Passage for review
=== Begin Enclosure ===

Search code examples
apache-sparkpysparkapache-spark-ml

How to get all parameters of estimator in PySpark


I have a RandomForestRegressor, GBTRegressor and I'd like to get all parameters of them. The only way I found it could be done with several get methods like:

from pyspark.ml.regression import RandomForestRegressor, GBTRegressor
est = RandomForestRegressor()
est.getMaxDepth()
est.getSeed()

But RandomForestRegressor and GBTRegressor have different parameters so it's not a good idea to hardcore all that methods. A workaround could be something like this:

get_methods = [method for method in dir(est) if method.startswith('get')]

params_est = {}
for method in get_methods:
    try:
        key = method[3:]
        params_est[key] = getattr(est, method)() 
    except TypeError:
        pass

Then output will be like this:

params_est

{'CacheNodeIds': False,
 'CheckpointInterval': 10,
 'FeatureSubsetStrategy': 'auto',
 'FeaturesCol': 'features',
 'Impurity': 'variance',
 'LabelCol': 'label',
 'MaxBins': 32,
 'MaxDepth': 5,
 'MaxMemoryInMB': 256,
 'MinInfoGain': 0.0,
 'MinInstancesPerNode': 1,
 'NumTrees': 20,
 'PredictionCol': 'prediction',
 'Seed': None,
 'SubsamplingRate': 1.0}

But I think there should be a better way to do that.


Solution

  • extractParamMap can be used to get all params from every estimator, for example:

    >>> est = RandomForestRegressor()

=== End Enclosure ===

Available data
=== Begin Enclosure ===

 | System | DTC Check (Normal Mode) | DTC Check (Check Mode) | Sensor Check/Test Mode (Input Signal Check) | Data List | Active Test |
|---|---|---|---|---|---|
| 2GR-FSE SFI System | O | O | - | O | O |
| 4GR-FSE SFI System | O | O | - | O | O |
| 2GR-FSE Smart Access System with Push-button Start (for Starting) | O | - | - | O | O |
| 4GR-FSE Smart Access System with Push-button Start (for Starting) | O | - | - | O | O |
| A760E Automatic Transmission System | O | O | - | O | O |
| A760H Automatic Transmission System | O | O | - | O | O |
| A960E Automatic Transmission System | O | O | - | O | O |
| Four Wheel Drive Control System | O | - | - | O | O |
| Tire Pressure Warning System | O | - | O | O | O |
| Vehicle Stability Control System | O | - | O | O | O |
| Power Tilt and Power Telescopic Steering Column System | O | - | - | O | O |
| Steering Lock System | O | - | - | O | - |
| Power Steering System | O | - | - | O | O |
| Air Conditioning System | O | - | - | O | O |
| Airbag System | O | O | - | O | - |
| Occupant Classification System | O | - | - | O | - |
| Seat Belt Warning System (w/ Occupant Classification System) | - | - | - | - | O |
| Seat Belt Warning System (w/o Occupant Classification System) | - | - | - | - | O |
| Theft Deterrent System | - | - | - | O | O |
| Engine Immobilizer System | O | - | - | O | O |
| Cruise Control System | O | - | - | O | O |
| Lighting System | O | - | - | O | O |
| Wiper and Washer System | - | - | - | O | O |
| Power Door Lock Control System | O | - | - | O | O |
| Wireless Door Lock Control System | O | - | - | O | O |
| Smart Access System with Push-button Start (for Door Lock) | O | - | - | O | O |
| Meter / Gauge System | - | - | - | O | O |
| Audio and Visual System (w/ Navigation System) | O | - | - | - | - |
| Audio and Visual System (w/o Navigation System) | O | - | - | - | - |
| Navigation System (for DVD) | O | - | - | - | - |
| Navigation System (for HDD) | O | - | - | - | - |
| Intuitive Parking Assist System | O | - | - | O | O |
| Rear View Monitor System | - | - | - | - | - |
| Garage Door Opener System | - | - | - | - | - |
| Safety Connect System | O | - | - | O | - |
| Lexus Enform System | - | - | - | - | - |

=== End Enclosure ===
=== Begin Enclosure ===

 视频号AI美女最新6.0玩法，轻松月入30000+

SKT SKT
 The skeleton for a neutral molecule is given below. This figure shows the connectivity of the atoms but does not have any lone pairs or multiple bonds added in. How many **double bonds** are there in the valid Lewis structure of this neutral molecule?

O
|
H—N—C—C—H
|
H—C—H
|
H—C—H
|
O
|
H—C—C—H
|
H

=== End Enclosure ===

Exercise requirements
1. Write out the PySpark estimator parameters thread word for word between "from pyspark.ml.regression import" and "params_est[key] = getattr(est, method)()", inclusive.
2. Please extend the PySpark estimator parameters thread from the point where it stops.
You won't need the lines for anything here.

Results by task
1.
from pyspark.ml.regression import RandomForestRegressor, GBTRegressor
est = RandomForestRegressor()
est.getMaxDepth()
est.getSeed()

But RandomForestRegressor and GBTRegressor have different parameters so it's not a good idea to hardcore all that methods. A workaround could be something like this:

get_methods = [method for method in dir(est) if method.startswith('get')]

params_est = {}
for method in get_methods:
    try:
        key = method[3:]
        params_est[key] = getattr(est, method)()

2.
    >>> {param[0].name: param[1] for param in est.extractParamMap().items()}
    {'numTrees': 20, 'cacheNodeIds': False, 'impurity': 'variance', 'predictionCol': 'prediction', 'labelCol': 'label', 'featuresCol': 'features', 'minInstancesPerNode': 1, 'seed': -5851613654371098793, 'maxDepth': 5, 'featureSubsetStrategy': 'auto', 'minInfoGain': 0.0, 'checkpointInterval': 10, 'subsamplingRate': 1.0, 'maxMemoryInMB': 256, 'maxBins': 32}
    >>> est = GBTRegressor()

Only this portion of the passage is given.